11 Responses to Mount Badon / Caer Faddon (part 2)

  1. John

    Cool Post! There seems to have been more than one Arthur, which were melded together. The second Arthur was King of Glamorgan and Pendragon of Britain, It does seem likely that his battle was fought on the mountain plateau between Mynydd Baedan and Mynydd Margam. This area is called Maescadlawr which means Field of the battlearea, many of the remains do not appear on modern maps, there are also signs of many of his family members in the surrounding area. There is a lot more to it, just thought you might be interested.

  2. Brian


    On the Arthur theme there was, and is, a Mount Badon and that is not Caer Faddon. Further all the battles listed for Arthur, in Nennius, were in Wales not England, nor Scotland, neither of which places did he visit.

    A copyrighted brief resume of those battles etc can be found on http://www.gowerandcarmarthenbay


    • Sarah Post author

      I’m not sure that we disagree. I too believe that Arthur, if he existed, fought his battles in Wales. But your link didn’t work.

  3. Brian

    How can you take such a subject in isolation with all that happened in that Borderlands region from the time when the Romans first arrived in the region, through to the death of Egfrith son of Oswy. There is far more history lying hidden in the Borderlands than anyone at present even dreams about.

    It has taken me 13 years to link those years from AD 47 to AD 658 such that it all comes together in a squence that double-checks all along the line……and that is far more interesting than the Normans.
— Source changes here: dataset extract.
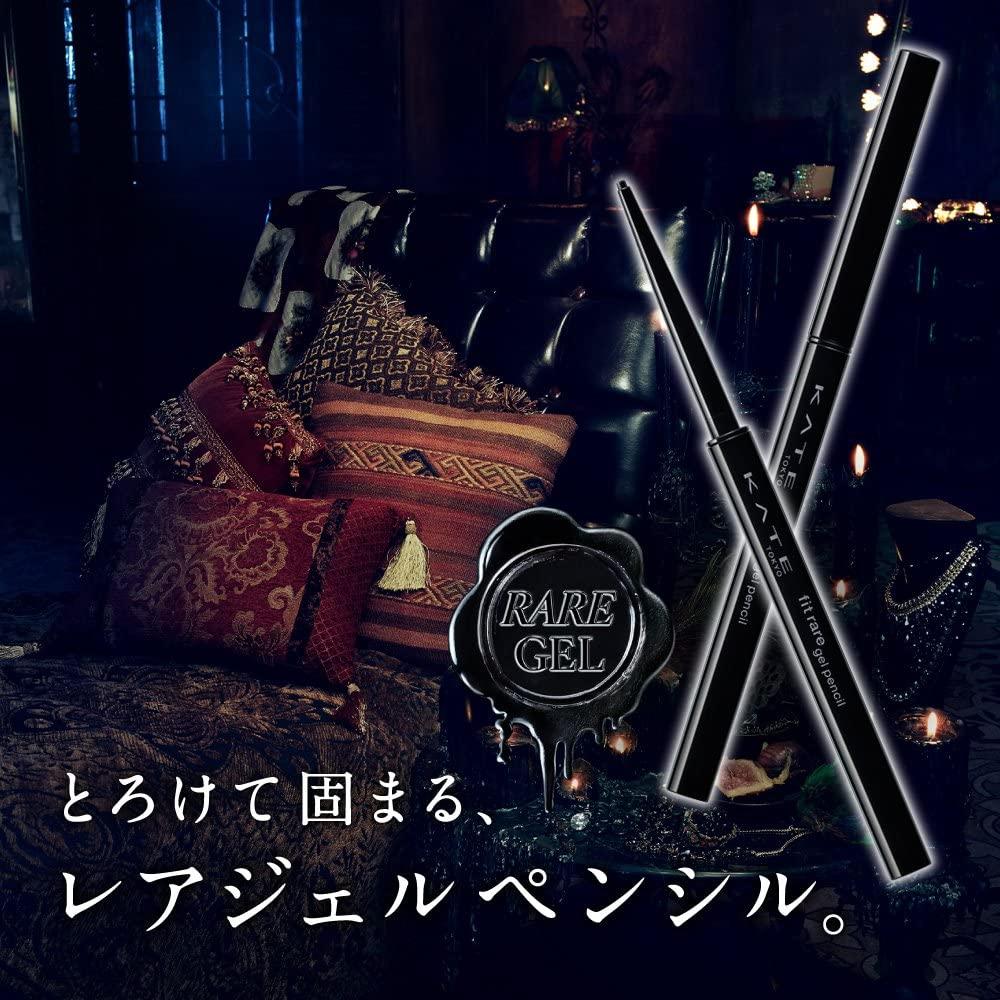 KATE(ケイト)レアフィットジェルペンシルの商品画像3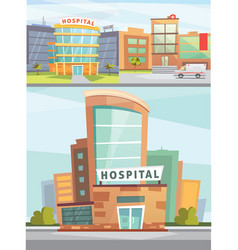 hospital building cartoon modern vector image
Try it!

  4. Andy

    Alan Wilson has some very interesting things to say on this subject, backed up by multiple sources although there is a certain amount of conjecture.

    • Sarah Post author

      I would love a time travel machine though I’m sure the 6th century would knock me flat in a minute!

  5. Paul

    Its a bit much accusing a Welshman, Monmouth, of being in the pay of the “English”, actually Normans or French??? His Arthur, who ruled Britain out of Caerleon, too. So, accused by the English of creating a Welsh folk hero and now by the Welsh of being an English poodle. Poor Monmouth. Besides, you forget that all Western England, including Bath, was as Celtic as Wales is now. If you read Oppenheimer and Sykes you will realise that over 50% of the “English” are still Celtic now as well.

    • Sarah Post author

      Well, okay–Robert of Gloucester was a Norman, as were all of Geoffrey’s superiors. The Normans, however, were absorbed into ‘English’ society, such that within a few hundred years–as ‘England’ as a state and Arthurian mythology developed–Arthur’s story came to exemplify ‘England’ as a nation, not Wales, and thus the continued confusion about where Arthur was born, lived, and died. I was pointing out that Geoffrey was most certainly a tool of his patron–all his patrons in fact, of which there were many.

      In addition, regarding the ‘Celtic’ nature of England, I wasn’t making a biological distinction between ‘Welsh’, ‘English’, and if you will, ‘Norman’, but a cultural one. Western England certainly has celtic roots, but the big debate raging within archaeology/history now is how extensive the Saxon incursion really was and by what date things were or were not dominated by the Welsh or Saxons. Compare the maps of 600 AD (http://www.earlybritishkingdoms.com/maps/600_kingdoms.html) verses 500 AD (http://www.earlybritishkingdoms.com/maps/500_kingdoms.html). That’s a huge shift from Welsh to Saxon in 100 years. So there’s no question it happened–the issue is when and where the battles were fought. And what role, if any the mythic King Arthur played in it.